Aim of the task – Render every line of the listing below as a JSON list of strings, one string per line, leaving out blank lines and the picture lines.

Records to use –

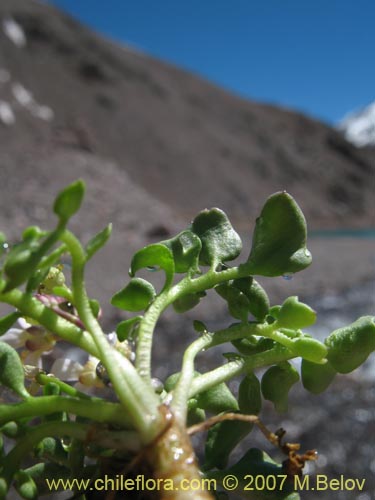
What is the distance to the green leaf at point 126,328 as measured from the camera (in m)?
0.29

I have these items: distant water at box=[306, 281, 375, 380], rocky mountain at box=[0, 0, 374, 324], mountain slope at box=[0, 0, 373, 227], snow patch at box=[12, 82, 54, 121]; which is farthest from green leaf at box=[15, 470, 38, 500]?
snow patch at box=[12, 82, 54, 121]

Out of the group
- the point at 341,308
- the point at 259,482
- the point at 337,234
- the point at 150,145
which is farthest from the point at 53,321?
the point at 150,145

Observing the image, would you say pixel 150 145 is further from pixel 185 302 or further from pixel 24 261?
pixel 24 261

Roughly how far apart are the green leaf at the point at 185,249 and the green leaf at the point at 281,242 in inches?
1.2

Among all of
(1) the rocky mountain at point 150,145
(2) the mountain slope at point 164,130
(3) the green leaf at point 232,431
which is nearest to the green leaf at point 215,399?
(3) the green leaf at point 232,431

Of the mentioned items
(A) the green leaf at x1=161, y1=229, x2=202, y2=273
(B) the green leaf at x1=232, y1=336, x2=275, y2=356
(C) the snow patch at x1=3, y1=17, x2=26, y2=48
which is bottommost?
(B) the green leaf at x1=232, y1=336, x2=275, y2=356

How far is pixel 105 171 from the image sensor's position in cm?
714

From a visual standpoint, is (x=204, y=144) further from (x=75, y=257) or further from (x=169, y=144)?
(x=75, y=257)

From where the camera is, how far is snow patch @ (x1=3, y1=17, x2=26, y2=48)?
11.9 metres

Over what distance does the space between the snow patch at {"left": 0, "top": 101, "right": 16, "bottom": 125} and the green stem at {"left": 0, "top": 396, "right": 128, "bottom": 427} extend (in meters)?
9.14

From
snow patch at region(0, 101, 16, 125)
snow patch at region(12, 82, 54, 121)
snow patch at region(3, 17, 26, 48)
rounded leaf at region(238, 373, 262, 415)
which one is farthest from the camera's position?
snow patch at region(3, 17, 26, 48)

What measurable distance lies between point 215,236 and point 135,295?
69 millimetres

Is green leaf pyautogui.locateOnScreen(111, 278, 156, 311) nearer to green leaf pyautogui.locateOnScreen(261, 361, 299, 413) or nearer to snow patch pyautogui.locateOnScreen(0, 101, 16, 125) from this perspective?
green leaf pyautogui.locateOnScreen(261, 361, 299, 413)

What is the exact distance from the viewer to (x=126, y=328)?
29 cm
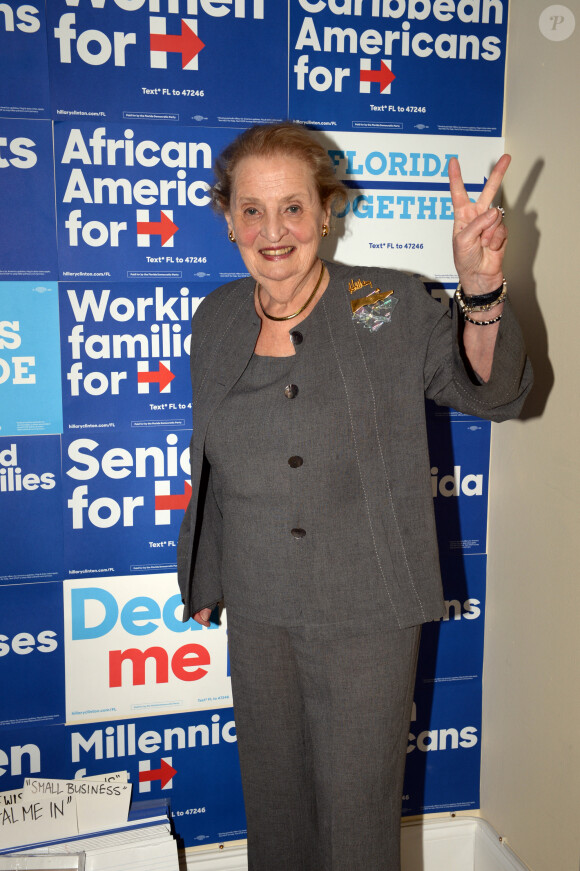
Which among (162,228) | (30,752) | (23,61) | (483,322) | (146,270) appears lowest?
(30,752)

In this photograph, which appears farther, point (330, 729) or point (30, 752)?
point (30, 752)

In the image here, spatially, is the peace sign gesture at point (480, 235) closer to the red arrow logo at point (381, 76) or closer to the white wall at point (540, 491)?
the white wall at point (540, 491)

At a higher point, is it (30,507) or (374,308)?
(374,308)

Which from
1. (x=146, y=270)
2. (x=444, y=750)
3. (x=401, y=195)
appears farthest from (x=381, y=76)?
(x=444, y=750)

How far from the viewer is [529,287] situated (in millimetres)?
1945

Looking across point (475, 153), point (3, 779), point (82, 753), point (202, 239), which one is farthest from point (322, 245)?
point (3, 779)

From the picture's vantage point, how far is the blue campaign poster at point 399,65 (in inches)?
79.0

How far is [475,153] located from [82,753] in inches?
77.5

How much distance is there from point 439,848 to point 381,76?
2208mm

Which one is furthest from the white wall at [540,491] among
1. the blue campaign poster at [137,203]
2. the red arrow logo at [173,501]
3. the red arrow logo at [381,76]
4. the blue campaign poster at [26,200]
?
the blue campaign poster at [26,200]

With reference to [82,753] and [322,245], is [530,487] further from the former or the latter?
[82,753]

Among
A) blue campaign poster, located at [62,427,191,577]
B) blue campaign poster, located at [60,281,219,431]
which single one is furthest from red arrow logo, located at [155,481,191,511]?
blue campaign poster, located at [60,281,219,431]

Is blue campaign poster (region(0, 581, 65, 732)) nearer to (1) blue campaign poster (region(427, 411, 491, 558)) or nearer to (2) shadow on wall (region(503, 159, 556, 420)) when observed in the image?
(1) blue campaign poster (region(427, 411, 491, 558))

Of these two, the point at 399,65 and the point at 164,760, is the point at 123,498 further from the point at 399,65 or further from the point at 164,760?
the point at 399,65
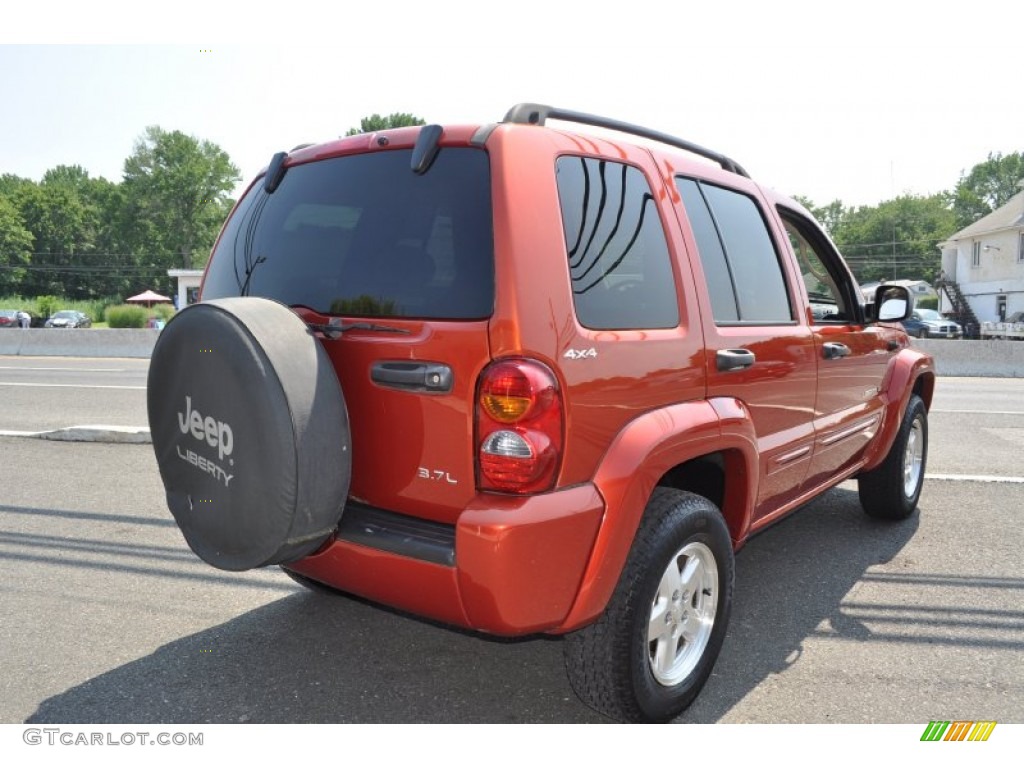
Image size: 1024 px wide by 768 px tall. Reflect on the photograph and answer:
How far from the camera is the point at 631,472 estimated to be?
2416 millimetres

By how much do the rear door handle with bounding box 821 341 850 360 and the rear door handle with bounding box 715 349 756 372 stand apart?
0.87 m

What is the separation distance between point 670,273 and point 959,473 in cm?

Worked solution –
[
  "What is the distance to the green leaf at point 126,328 as measured from the camera (in m)?",
  "0.29",
  "I have these items: distant water at box=[306, 281, 375, 380], rocky mountain at box=[0, 0, 374, 324], mountain slope at box=[0, 0, 373, 227], snow patch at box=[12, 82, 54, 121]; which is farthest from green leaf at box=[15, 470, 38, 500]?",
  "snow patch at box=[12, 82, 54, 121]",
  "Out of the group",
  "- the point at 341,308",
  "- the point at 259,482",
  "- the point at 337,234",
  "- the point at 150,145",
  "which is farthest from the point at 53,321?",
  "the point at 150,145",
  "Observing the image, would you say pixel 150 145 is further from pixel 185 302 or further from pixel 24 261?",
  "pixel 24 261",
  "Roughly how far apart are the green leaf at the point at 185,249 and the green leaf at the point at 281,242 in inches?",
  "1.2",
  "Among all of",
  "(1) the rocky mountain at point 150,145",
  "(2) the mountain slope at point 164,130",
  "(3) the green leaf at point 232,431",
  "which is nearest to the green leaf at point 215,399?",
  "(3) the green leaf at point 232,431",
  "Of the mentioned items",
  "(A) the green leaf at x1=161, y1=229, x2=202, y2=273",
  "(B) the green leaf at x1=232, y1=336, x2=275, y2=356",
  "(C) the snow patch at x1=3, y1=17, x2=26, y2=48",
  "which is bottommost?",
  "(B) the green leaf at x1=232, y1=336, x2=275, y2=356",
  "How far is pixel 105 171 from the image sensor's position in cm?",
  "714",
  "From a visual standpoint, is (x=204, y=144) further from (x=75, y=257) or further from (x=169, y=144)?",
  "(x=75, y=257)",
  "From where the camera is, how far is snow patch @ (x1=3, y1=17, x2=26, y2=48)?",
  "11.9 metres",
  "Over what distance does the space between the snow patch at {\"left\": 0, \"top\": 101, \"right\": 16, \"bottom\": 125} and the green stem at {\"left\": 0, \"top\": 396, \"right\": 128, \"bottom\": 427} extend (in meters)?",
  "9.14",
  "From",
  "snow patch at region(0, 101, 16, 125)",
  "snow patch at region(12, 82, 54, 121)",
  "snow patch at region(3, 17, 26, 48)",
  "rounded leaf at region(238, 373, 262, 415)",
  "which one is farthest from the camera's position?",
  "snow patch at region(3, 17, 26, 48)",
  "What measurable distance lies between point 215,236 and point 135,295?",
  "69 millimetres",
  "Is green leaf pyautogui.locateOnScreen(111, 278, 156, 311) nearer to green leaf pyautogui.locateOnScreen(261, 361, 299, 413) or nearer to snow patch pyautogui.locateOnScreen(0, 101, 16, 125) from this perspective?",
  "green leaf pyautogui.locateOnScreen(261, 361, 299, 413)",
  "What is the exact distance from the viewer to (x=126, y=328)?",
  "29 cm",
  "Which among (162,228) | (30,752) | (23,61) | (483,322) | (146,270) appears lowest?",
  "(30,752)",
  "In this photograph, which appears farther, point (330, 729) or point (30, 752)?",
  "point (30, 752)",
  "In the image here, spatially, is the peace sign gesture at point (480, 235) closer to the red arrow logo at point (381, 76) or closer to the white wall at point (540, 491)?",
  "the white wall at point (540, 491)",
  "At a higher point, is it (30,507) or (374,308)?",
  "(374,308)",
  "Which from",
  "1. (x=146, y=270)",
  "2. (x=444, y=750)",
  "3. (x=401, y=195)",
  "appears farthest from (x=381, y=76)?",
  "(x=444, y=750)",
  "How far from the viewer is [529,287] situated (in millimetres)?",
  "1945",
  "Looking across point (475, 153), point (3, 779), point (82, 753), point (202, 239), which one is farthest from point (322, 245)?",
  "point (3, 779)",
  "From the picture's vantage point, how far is the blue campaign poster at point 399,65 (in inches)?",
  "79.0",
  "How far is [475,153] located from [82,753] in inches?",
  "77.5",
  "How much distance is there from point 439,848 to point 381,76?",
  "2208mm",
  "Which one is furthest from the white wall at [540,491] among",
  "1. the blue campaign poster at [137,203]",
  "2. the red arrow logo at [173,501]",
  "3. the red arrow logo at [381,76]",
  "4. the blue campaign poster at [26,200]",
  "?",
  "the blue campaign poster at [26,200]",
  "With reference to [82,753] and [322,245], is [530,487] further from the former or the latter?",
  "[82,753]",
  "Among",
  "A) blue campaign poster, located at [62,427,191,577]",
  "B) blue campaign poster, located at [60,281,219,431]",
  "which single one is furthest from red arrow logo, located at [155,481,191,511]?",
  "blue campaign poster, located at [60,281,219,431]",
  "Is blue campaign poster (region(0, 581, 65, 732)) nearer to (1) blue campaign poster (region(427, 411, 491, 558)) or nearer to (2) shadow on wall (region(503, 159, 556, 420)) when observed in the image?",
  "(1) blue campaign poster (region(427, 411, 491, 558))",
  "Of these two, the point at 399,65 and the point at 164,760, is the point at 123,498 further from the point at 399,65 or further from the point at 164,760?",
  "the point at 399,65",
  "Image size: 1024 px wide by 768 px tall. Reflect on the photograph and answer:",
  "How far from the camera is the point at 631,472 estimated to be?",
  "2416 millimetres",
  "By how much do the rear door handle with bounding box 821 341 850 360 and the rear door handle with bounding box 715 349 756 372 stand apart?",
  "0.87 m",
  "What is the separation distance between point 670,273 and point 959,473 in cm?"
]